A OSR Look Back at "Game Design Vol. I" by Nick Schuessler and Steve Jackson

...as a general rule, the more factors are explicit (that is, separately represented), the more charts and tables you will have, the more "accurate" your game will be, and the less "playable" it will become. If most factors are implicit, your design will be cleaner, play will be faster... and you will have more of a "game" and less of a "simulation."

Written in 1981, Schuessler and Jackson's Game Design Volume 1: Theory and Practice was compiled mostly from columns and articles that ran in The Space Gamer from 1980-81 and, as related by Jackson himself in the introduction, looks at game design from both the practical and theoretical sides.

As far as the balance between wargaming and role-playing, the bulk of the content is very wargame heavy, with the first 11 chapters covering, among other things, historical backgrounds, mapping and movement, terrain, combat and play sequence and components. Only the 3-pages of chapter 12 (out of the book's total 46 pages + ads in the 1st edition) are solely focused on RPG design. Truthfully, though, less than a decade into the life of RPGs as we know them, many of the role-playing games at the time were obviously founded in the industry's wargames roots, so no faults to mssrs. Schuessler and Jackson.

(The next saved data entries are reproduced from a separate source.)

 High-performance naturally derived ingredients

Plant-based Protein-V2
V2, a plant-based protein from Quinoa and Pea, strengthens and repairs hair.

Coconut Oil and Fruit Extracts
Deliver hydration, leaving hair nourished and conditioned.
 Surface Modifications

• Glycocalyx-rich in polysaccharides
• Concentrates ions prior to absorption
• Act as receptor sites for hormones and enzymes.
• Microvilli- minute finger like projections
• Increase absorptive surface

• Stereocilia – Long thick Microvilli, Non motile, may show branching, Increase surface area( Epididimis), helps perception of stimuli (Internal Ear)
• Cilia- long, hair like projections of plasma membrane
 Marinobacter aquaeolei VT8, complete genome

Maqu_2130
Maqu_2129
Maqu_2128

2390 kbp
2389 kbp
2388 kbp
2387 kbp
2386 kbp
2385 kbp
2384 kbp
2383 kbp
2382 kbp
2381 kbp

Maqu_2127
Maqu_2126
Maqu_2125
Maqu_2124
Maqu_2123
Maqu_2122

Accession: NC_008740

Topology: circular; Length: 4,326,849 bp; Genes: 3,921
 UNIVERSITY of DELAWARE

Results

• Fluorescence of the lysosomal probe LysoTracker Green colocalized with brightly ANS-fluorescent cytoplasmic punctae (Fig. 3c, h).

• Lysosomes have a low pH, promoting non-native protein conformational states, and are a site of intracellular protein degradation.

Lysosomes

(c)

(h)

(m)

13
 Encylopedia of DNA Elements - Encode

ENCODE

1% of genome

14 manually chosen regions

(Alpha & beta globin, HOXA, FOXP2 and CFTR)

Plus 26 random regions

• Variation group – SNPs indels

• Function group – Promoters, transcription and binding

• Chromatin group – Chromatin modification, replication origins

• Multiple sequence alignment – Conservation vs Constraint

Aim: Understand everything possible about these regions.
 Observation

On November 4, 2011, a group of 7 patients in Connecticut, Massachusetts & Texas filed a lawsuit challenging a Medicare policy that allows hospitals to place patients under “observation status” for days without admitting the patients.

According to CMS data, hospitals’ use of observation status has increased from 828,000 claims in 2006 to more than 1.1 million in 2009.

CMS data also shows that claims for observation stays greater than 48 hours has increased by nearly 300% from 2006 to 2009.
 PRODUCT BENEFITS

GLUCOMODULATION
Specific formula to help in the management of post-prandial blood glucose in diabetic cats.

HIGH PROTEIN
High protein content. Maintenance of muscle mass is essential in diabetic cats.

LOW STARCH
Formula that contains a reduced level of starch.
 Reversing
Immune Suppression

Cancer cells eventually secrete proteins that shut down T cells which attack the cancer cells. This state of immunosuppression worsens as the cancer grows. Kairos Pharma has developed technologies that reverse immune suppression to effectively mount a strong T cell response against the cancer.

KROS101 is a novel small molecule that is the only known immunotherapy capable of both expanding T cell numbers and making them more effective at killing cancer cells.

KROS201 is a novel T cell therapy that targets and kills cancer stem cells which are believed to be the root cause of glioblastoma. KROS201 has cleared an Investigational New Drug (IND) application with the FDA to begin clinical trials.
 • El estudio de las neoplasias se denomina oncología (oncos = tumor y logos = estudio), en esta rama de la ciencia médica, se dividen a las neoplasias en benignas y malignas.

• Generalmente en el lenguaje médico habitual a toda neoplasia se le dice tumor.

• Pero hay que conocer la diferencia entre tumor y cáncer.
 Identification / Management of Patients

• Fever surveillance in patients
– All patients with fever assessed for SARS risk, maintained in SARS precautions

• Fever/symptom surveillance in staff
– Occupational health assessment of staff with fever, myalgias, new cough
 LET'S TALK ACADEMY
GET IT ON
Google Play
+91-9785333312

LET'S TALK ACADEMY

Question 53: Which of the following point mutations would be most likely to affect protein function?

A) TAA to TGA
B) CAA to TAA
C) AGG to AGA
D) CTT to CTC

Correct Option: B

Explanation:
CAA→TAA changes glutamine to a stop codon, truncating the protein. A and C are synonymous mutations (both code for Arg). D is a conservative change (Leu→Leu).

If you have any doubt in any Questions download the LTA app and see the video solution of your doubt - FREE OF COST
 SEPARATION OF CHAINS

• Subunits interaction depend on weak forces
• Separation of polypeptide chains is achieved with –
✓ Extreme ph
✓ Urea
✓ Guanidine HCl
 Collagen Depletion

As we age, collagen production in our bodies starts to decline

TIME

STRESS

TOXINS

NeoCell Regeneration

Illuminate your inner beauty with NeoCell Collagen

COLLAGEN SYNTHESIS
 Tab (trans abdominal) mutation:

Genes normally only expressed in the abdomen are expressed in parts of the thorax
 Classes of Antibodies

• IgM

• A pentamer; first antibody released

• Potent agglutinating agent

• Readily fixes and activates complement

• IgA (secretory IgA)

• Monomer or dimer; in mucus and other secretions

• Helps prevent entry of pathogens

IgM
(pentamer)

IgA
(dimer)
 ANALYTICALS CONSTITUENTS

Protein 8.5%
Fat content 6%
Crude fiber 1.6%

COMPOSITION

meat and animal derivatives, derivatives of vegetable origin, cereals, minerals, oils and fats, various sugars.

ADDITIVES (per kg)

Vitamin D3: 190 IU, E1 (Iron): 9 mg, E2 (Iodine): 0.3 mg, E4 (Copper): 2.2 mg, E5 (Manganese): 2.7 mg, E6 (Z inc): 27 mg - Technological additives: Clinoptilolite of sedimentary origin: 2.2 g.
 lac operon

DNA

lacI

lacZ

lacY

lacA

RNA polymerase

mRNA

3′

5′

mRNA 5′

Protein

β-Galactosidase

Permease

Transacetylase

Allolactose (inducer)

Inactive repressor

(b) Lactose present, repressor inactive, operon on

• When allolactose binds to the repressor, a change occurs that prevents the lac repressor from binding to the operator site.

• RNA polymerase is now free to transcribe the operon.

The real point I'm trying to get to here, though, is what's really contained in the italic lead in to this post, and the reason I think a lot of gamers have moved back to the simplicity of some of the earlier game systems. This is actually reiterated even in the tiny RPG chapter in statements like, "The more detail a character-generation system has, the less manageable and more realistic it will be." The other statement that really seems to hammer my point home is, "D&D, with a combat system so rudimentary as to laughable, has proven immensely popular." (I love that... "laughable.")

In 1981/2 when I was getting into D&D, I bought both the BX boxed sets, as well as the AD&D PH, DMG and MM. But when I DM'ed, I usually DM'ed BX for two reasons: 1) it was simpler for my friends and family to "get" (my sister loved playing elves as a class), and 2) it was simpler for me to run. Now, had I bought the AD&D GM screen and stopped needing to flip through the DM guide constantly, maybe this would have been different. I remember specifically running module U1 under BX, rather than 1E as was intended.

In looking back, I think part of the reason I started to fall away from D&D and started "falling into" games like Marvel Superheroes is because I felt like D&D was getting too "burdensome." I started to feel that way about almost every RPG coming out at the time. There were too many rules. And the books were getting thicker! And there were so many volumes and world books! (To this day, I have an aversion to almost every Palladium book I've ever seen for this very reason!) More importantly, it's why I've been so enamored by and overjoyed with the OSR.

In my day, we didn't have 400-page sourcebooks for every freakin' character sub-class... AND WE LIKED IT!